== MATERIAL SHOWN
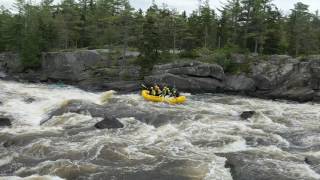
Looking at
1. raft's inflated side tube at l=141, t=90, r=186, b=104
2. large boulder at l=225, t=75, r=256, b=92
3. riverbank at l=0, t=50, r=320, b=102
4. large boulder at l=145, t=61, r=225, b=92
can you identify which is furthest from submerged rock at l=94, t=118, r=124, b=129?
large boulder at l=225, t=75, r=256, b=92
====
GOAL OF THE EXERCISE: Rewrite the items above with "riverbank" replaced by "shoreline" and everything else unchanged. Leave out the pictures.

FINAL RESULT:
Looking at
1. raft's inflated side tube at l=141, t=90, r=186, b=104
2. large boulder at l=225, t=75, r=256, b=92
3. shoreline at l=0, t=50, r=320, b=102
4. large boulder at l=145, t=61, r=225, b=92
can you identify which is furthest from submerged rock at l=94, t=118, r=124, b=129?
large boulder at l=225, t=75, r=256, b=92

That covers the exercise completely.